- **CONSIGNE 1**
Recopiez sans la moindre modification toutes les lignes de chacune des entrées.

- **TEXTE SOURCE**

.....

Voici ce que la Ligue Togolaise des Droits de l’Homme (LTDH) et la Délégation de l’Union Européenne au Togo écrivaient dans leur rapport respectif [1] sur l’élection présidentielle du 24 avril 2005:

«Le déroulement du scrutin du 24 avril 2005 Le 24 avril 2005, les électeurs se sont mobilisés pour accomplir leur devoir de citoyen. Sur l’ensemble du territoire national, la mobilisation est partout la même, en témoignent les longues files d’attente devant les bureaux de vote. Mais très tôt, des problèmes surgissent.
En effet, avant même l’ouverture de certains bureaux de vote à Lomé, et ailleurs à l’intérieur du pays, des électeurs démasquent des urnes bourrées d’avance, notamment au centre de vote du Collège Protestant, au CEG des Étoiles, à Tokoin Solidarité de Lomé, etc.
À l’intérieur du pays et plus précisément à Kougnohou, dans la sous-préfecture d’Akébou, des urnes bourrées d’avance ont été retrouvées chez des enseignants et saisies par des électeurs, ensuite confiées au Lieutenant des FOSEP (Forces de Sécurité de l’Élection Présidentielle) de la localité. Par ailleurs, les Présidents de bureaux de vote ont refusé aux électeurs nouvellement inscrits lors des opérations de révision des listes électorales de voter «pour absence de registres d’émargement»; ceci avait provoqué de vives protestations de la part de tous les électeurs du centre, ce fut le cas, entre autres, dans les bureaux de vote de Tokoin Doumassessé, du Collège Protestant de Lomé (avec 14 bureaux de vote).

.....

- **CONSIGNE 2**
Reprenez le passage sur l'élection présidentielle de 2005 en commençant par « Voici ce que » et en poursuivant jusqu'à « de Lomé, etc. », en substituant « suffrage » à « scrutin ».

.....

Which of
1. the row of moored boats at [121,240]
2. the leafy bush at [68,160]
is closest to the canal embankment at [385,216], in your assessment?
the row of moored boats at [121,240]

.....

- **RÉPONSE 1**
Which of
1. the row of moored boats at [121,240]
2. the leafy bush at [68,160]
is closest to the canal embankment at [385,216], in your assessment?
the row of moored boats at [121,240]

- **RÉPONSE 2**
Voici ce que la Ligue Togolaise des Droits de l’Homme (LTDH) et la Délégation de l’Union Européenne au Togo écrivaient dans leur rapport respectif [1] sur l’élection présidentielle du 24 avril 2005:

«Le déroulement du suffrage du 24 avril 2005 Le 24 avril 2005, les électeurs se sont mobilisés pour accomplir leur devoir de citoyen. Sur l’ensemble du territoire national, la mobilisation est partout la même, en témoignent les longues files d’attente devant les bureaux de vote. Mais très tôt, des problèmes surgissent.
En effet, avant même l’ouverture de certains bureaux de vote à Lomé, et ailleurs à l’intérieur du pays, des électeurs démasquent des urnes bourrées d’avance, notamment au centre de vote du Collège Protestant, au CEG des Étoiles, à Tokoin Solidarité de Lomé, etc.